→ **What you need to do**:
1. In the forum thread about Double Diamond Sportswear, what price were the remaining blankets, fleece, and softshell jackets and vests reduced to?
2. List the items the forum thread about Double Diamond Sportswear says are on the free tables.
3. Pick up the forum thread about Double Diamond Sportswear after its last sentence and keep writing.

→ **Source excerpt**:
Still love mine!  Got my wife one, my FIL one, and my brother got a SS vest at the factory store for $20.  These did not come from Costco, but similar.  

http://forums.alpinezone.com/showthread.php?t=91630&highlight=Black+Diamond


----------



## o3jeff (Feb 26, 2012)

gmcunni said:


> still wearing it. love this softshell when it is too cold for my TNF shell



Is it the same one they had this year?


----------



## gmcunni (Feb 26, 2012)

o3jeff said:


> Is it the same one they had this year?



didn't see this years


----------



## thetrailboss (Sep 19, 2014)

Update.  

Sad news.  I had not heard anything in a while about these folks and went on to their Facebook page to find:



> After 40 years Double Diamond Sportswear is closing their doors. We will miss our customers and appreciate your business over the years.
> All remaining blankets, fleece and softshell jackets and vests are reduced to $10.00. Limited sizes available and all sales are final. Cash and carry only, sorry no shipping.
> Everything must go including office desks, files, bookcases. All at $10.00.
> Stop by and check out our free tables full of hangers, banker boxes, desk organizers, staplers, office supplies, etc.
> Thanks for a great 40 years!





Well, Bittersweet in a way since it looks like the owner just finally retired.  

It's kind of appropriate that I just bought my newest Black Diamond/Double Diamond item only a few weeks back at Snowmass.....a nice softshell vest on clearance with the Aspen/Snowmass logo.  Love it.  And it was only a few weeks from the 20th anniversary of my first purchase at Black Diamond...that was a vest as well.  

I'm sure that DHS and others who were in Vermont in the 1990's remember Black Diamond.  They had a hole-in-the-wall shop on Route 100 in Waterbury Center on the way north to Stowe.  They sold their outerwear and custom T-Shirts that you could make to order with the different graphics.

→ **Given data**:
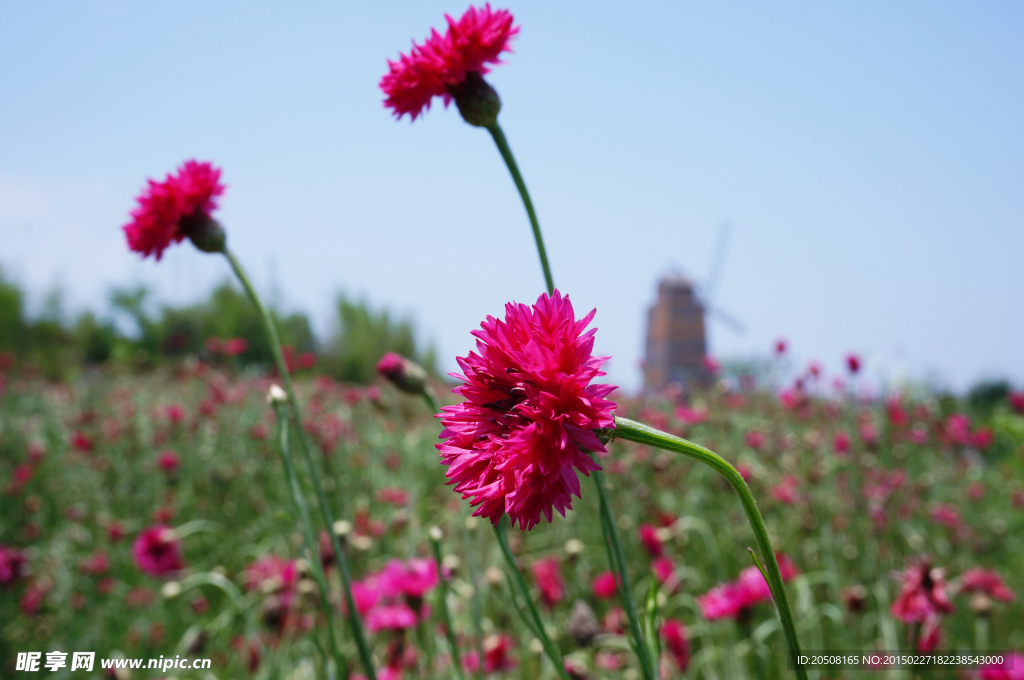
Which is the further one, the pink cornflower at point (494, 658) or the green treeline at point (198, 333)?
the green treeline at point (198, 333)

→ **Answers to the exercise**:
1. $10.00

2. Hangers, banker boxes, desk organizers, staplers, office supplies

3.
They also had a retail store in the University Mall...right in the corner by the Guest Services Desk.  It was a nice shop that showed all their stuff. 

I wax on because the store and their gear played a role in my "coming of age" as an outdoors sports enthusiast.  First, I remember first learning about Sugarbush there in 1993 or so when they were promoting Warren Miller's "Black Diamond Rush" movie.  I grabbed a trail map and an oversized "Sugarbush" Magazine that I still have from the store.  As I rode home with my family, a young impressionable teenager then, I read about the Egan Brothers and stared at awesome action shots and the map of the area.  I wanted to ski there so bad...and I did for several years in college, law school, and after.  

But their gear was the first I could afford to buy for hiking, camping, skiing, and snowshoeing.  In 1993 my Grandfather died and it really was a big blow to me.  I inherited some of his outdoor gear, including his handmade wooden snowshoes.  That next summer I mowed my Grandmother's lawn....my "first" real job.  With the money I earned from that and other odd jobs I bought my first REAL outdoor item of my own with my own money....it was a Black Diamond Polartec 200 fleece vest that I wore pretty much everyday that year and often as a layer skiing.  It lasted me a damn long time.  In typical Black Diamond fashion the price was "marked down" in pencil.  After that I bought two more fleece jackets, a pair of fleece pants for insulation, and a "3-in-1" ski jacket that I still have and use to this day.  

In those years they were ahead of their time.  They were one of the first to really embrace the "Polartec" fleece made by Malden Mills.  They also used other experimental fabrics and materials.  As someone said in another thread the thing that was extra special was that the MADE their own stuff in Vermont....first in Waterbury and then in Barre/Berlin.  

But like everything else times changed.  After I went graduated from College and moved away for a brief time they began to outsource their stuff.  Sometime around 2005 or so they closed their retail store in the Mall.  They went into wholesale (go to Sierra Trading Post for their leftovers) and then a small online store of their own.  As others said, they did logo stuff for resorts and sold Costco for a number of years.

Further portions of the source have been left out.